Sayfa Alıntısı -
= = = = = = =

BLOOMBERG – ‘Türkiye Mısır için neden doğru model değil?’

BLOOMBERG – ‘Türkiye Mısır için neden doğru model değil?’

bloomberg-logo-21Batılı diplomatlar ve  Ortadoğu uzmanları, Eski Devlet Başkanı Hüsnü Mübarek’i devirdikten sonra Kahire’nin yönetimini ele geçiren, bölgenin siyasi açıdan en önemli ve en kalabalık ulusu Mısırlıların, Türkiye’yi model almasını ümit ediyorlar.
Belki eskiden yanlış, şimdi doğru düşünüyorlar. Mısır seçim komisyonu Pazar günü açıkladığı kararda, ülkenin ilk serbest başkanlık seçimlerinde Müslüman Kardeşler lideri Muhammed Mürsi’nin galibiyetini kabul etti. Bu karar oldukça cesaret vericiydi. Zira, seçimlere yapılacak herhangi bir itiraz öngörülemez tehlikeli sonuçları beraberinde getirebilirdi. Öte yandan, Mısır ordusunun parlamentoyu ve başkanı  azletme girişimi, tıpkı Türkiye’de görmeye alışık olduğumuz, sözde demokratik sistemin açık bir göstergesidir. Son on yıla kadar Türkiye, sınırları ordu tarafından çizilmiş katı kurallar içinde yönetilmekteydi. 1971 ve 1997’de olduğu gibi, generaller bazen açık bazen üstü kapalı tehditlerle  hükümeti yönlendiriyorlardı. Ya da 1960 ve 1980’de olduğu gibi darbe yaparak yönetime el koydular. Çoğu zaman mahkemeler ve diğer devlet yapıları, yasal prosedürün dışında  askeri iradenin ön gördüğünü yerine getirdi. Türkler bu yapıya, demokrasinin sığ doğasına gönderme yaparak  “derin devlet” adını verdiler.

Yanlış Model

Müslüman nüfusun hakim olduğu bir ülkenin, ılımlı İslamcı  ve sivil bir  hükümet tarafından yönetilmesi, Türkiye’de görülen bir  model değildi. Ne yazık ki Mısır, Türkiye’nin eski modelini takip eder görünüyor. Bugün Türkiye’de nispeten daha müreffeh ancak hala gelişmekte olan demokratik bir yapı var. Bu durum, iktidardaki Adalet ve Kalkınma Partisi’nin  2007’de İslami eğilimli Abdullah Gül’ü ordunun onaylamamasına rağmen cumhurbaşkanı seçmesinden bu yana devam ediyor. Hükümet ayrıca  pek çok üst düzey silahlı kuvvetler mensubunun yargılanmasına giden süreci açtı. Generaller dahil olmak üzere yüzlerce subay parmaklıklar ardında kendileri hakkında verilecek kararı bekliyor.

= = = = = = =

Çıkarılan Veriler -

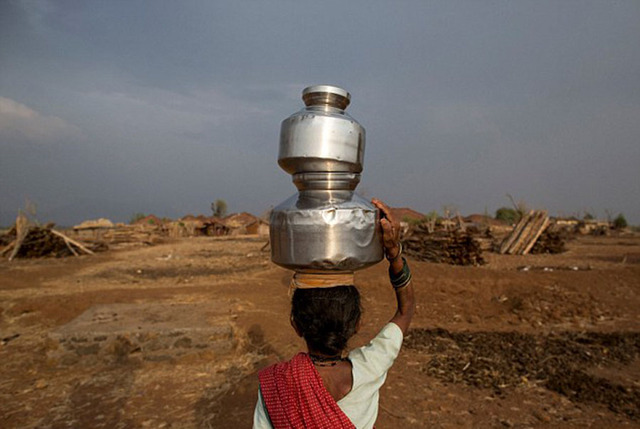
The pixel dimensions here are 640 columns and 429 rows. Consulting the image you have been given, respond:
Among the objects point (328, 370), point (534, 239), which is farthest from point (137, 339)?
point (534, 239)

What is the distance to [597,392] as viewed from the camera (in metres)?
3.49

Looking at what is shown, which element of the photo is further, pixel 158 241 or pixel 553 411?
pixel 158 241

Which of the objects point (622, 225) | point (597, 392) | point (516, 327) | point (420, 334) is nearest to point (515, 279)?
point (516, 327)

= = = = = = =

Görev Kümesi -
1) Türkiye modeline ilişkin yazıya göre aşağıdaki soruları yanıtlayınız.
(a) Mısır seçim komisyonu, ülkenin ilk serbest başkanlık seçimlerinde kimin galibiyetini kabul etti?
(b) Generaller hangi yıllarda darbe yaparak yönetime el koydu?
(c) Adalet ve Kalkınma Partisi 2007'de kimi cumhurbaşkanı seçti?
2) Türkiye modeline ilişkin yazıdaki bölümü "Yanlış Model" ifadesinden "verilecek kararı bekliyor." ifadesine kadar hiçbir değişiklik yapmadan yazınız.

Görev Sonuçları -
1)
(a) Müslüman Kardeşler lideri Muhammed Mürsi'nin galibiyetini kabul etti.
(b) 1960 ve 1980'de.
(c) Abdullah Gül'ü.

2)
Yanlış Model

Müslüman nüfusun hakim olduğu bir ülkenin, ılımlı İslamcı  ve sivil bir  hükümet tarafından yönetilmesi, Türkiye’de görülen bir  model değildi. Ne yazık ki Mısır, Türkiye’nin eski modelini takip eder görünüyor. Bugün Türkiye’de nispeten daha müreffeh ancak hala gelişmekte olan demokratik bir yapı var. Bu durum, iktidardaki Adalet ve Kalkınma Partisi’nin  2007’de İslami eğilimli Abdullah Gül’ü ordunun onaylamamasına rağmen cumhurbaşkanı seçmesinden bu yana devam ediyor. Hükümet ayrıca  pek çok üst düzey silahlı kuvvetler mensubunun yargılanmasına giden süreci açtı. Generaller dahil olmak üzere yüzlerce subay parmaklıklar ardında kendileri hakkında verilecek kararı bekliyor.